*PASSAGE*.
----

Keith Busch Dec. 11, 2020, 6:04 p.m. UTC | #1

On Fri, Dec 11, 2020 at 07:21:38PM +0530, SelvaKumar S wrote:
> +int blk_copy_emulate(struct block_device *bdev, struct blk_copy_payload *payload,
> +		gfp_t gfp_mask)
> +{
> +	struct request_queue *q = bdev_get_queue(bdev);
> +	struct bio *bio;
> +	void *buf = NULL;
> +	int i, nr_srcs, max_range_len, ret, cur_dest, cur_size;
> +
> +	nr_srcs = payload->copy_range;
> +	max_range_len = q->limits.max_copy_range_sectors << SECTOR_SHIFT;

The default value for this limit is 0, and this is the function for when
the device doesn't support copy. Are we expecting drivers to set this
value to something else for that case?

> +	cur_dest = payload->dest;
> +	buf = kvmalloc(max_range_len, GFP_ATOMIC);
> +	if (!buf)
> +		return -ENOMEM;
> +
> +	for (i = 0; i < nr_srcs; i++) {
> +		bio = bio_alloc(gfp_mask, 1);
> +		bio->bi_iter.bi_sector = payload->range[i].src;
> +		bio->bi_opf = REQ_OP_READ;
> +		bio_set_dev(bio, bdev);
> +
> +		cur_size = payload->range[i].len << SECTOR_SHIFT;
> +		ret = bio_add_page(bio, virt_to_page(buf), cur_size,
> +						   offset_in_page(payload));

'buf' is vmalloc'ed, so we don't necessarily have congituous pages. I
think you need to allocate the bio with bio_map_kern() or something like
that instead with that kind of memory.

> +		if (ret != cur_size) {
> +			ret = -ENOMEM;
> +			goto out;
> +		}
> +
> +		ret = submit_bio_wait(bio);
> +		bio_put(bio);
> +		if (ret)
> +			goto out;
> +
> +		bio = bio_alloc(gfp_mask, 1);
> +		bio_set_dev(bio, bdev);
> +		bio->bi_opf = REQ_OP_WRITE;
> +		bio->bi_iter.bi_sector = cur_dest;
> +		ret = bio_add_page(bio, virt_to_page(buf), cur_size,
> +						   offset_in_page(payload));
> +		if (ret != cur_size) {
> +			ret = -ENOMEM;
> +			goto out;
> +		}
> +
> +		ret = submit_bio_wait(bio);
> +		bio_put(bio);
> +		if (ret)
> +			goto out;
> +
> +		cur_dest += payload->range[i].len;
> +	}

I think this would be a faster implementation if the reads were
asynchronous with a payload buffer allocated specific to that read, and
the callback can enqueue the write part. This would allow you to
accumulate all the read data and write it in a single call.

Selva Jove Dec. 14, 2020, 6:57 a.m. UTC | #2

On Fri, Dec 11, 2020 at 11:35 PM Keith Busch <kbusch@kernel.org> wrote:
>

> On Fri, Dec 11, 2020 at 07:21:38PM +0530, SelvaKumar S wrote:

> > +int blk_copy_emulate(struct block_device *bdev, struct blk_copy_payload *payload,

> > +             gfp_t gfp_mask)

----

*MATERIAL SHOWN*.

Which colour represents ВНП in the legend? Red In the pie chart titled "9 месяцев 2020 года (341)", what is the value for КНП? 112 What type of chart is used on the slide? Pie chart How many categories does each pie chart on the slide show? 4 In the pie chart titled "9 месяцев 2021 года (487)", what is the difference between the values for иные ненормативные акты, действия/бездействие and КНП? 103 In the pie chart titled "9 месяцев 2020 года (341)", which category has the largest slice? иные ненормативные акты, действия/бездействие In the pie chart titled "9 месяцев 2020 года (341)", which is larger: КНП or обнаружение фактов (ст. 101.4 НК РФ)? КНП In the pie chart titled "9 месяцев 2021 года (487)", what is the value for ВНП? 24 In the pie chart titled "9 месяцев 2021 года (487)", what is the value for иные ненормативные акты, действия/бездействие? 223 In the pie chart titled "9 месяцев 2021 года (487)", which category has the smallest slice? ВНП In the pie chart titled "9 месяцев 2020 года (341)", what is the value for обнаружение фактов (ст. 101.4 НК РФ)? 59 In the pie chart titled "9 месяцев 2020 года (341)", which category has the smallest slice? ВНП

----

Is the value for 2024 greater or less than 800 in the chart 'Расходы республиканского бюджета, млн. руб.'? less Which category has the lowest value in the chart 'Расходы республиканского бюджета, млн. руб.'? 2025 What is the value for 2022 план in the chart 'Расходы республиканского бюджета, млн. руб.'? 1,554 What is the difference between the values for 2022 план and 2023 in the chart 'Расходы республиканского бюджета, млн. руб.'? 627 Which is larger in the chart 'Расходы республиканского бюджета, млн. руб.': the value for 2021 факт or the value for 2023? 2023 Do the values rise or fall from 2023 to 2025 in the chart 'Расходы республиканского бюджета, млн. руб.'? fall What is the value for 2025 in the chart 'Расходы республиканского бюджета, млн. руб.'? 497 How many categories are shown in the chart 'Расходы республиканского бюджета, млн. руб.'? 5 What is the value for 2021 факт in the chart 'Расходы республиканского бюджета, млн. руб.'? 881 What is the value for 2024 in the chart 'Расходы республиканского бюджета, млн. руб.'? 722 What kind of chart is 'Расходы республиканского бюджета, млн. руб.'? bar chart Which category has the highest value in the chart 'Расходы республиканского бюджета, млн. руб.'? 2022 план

----

*EXERCISES TO COMPLETE*.
• a. In the code review, which function does the reviewer suggest using to allocate the bio for the vmalloc'ed buffer?
• b. Reproduce a passage of the code review word for word, starting at the words "I think this" and ending after "a single call.".

*RESULTS*.
• a. bio_map_kern()

• b.
I think this would be a faster implementation if the reads were
asynchronous with a payload buffer allocated specific to that read, and
the callback can enqueue the write part. This would allow you to
accumulate all the read data and write it in a single call.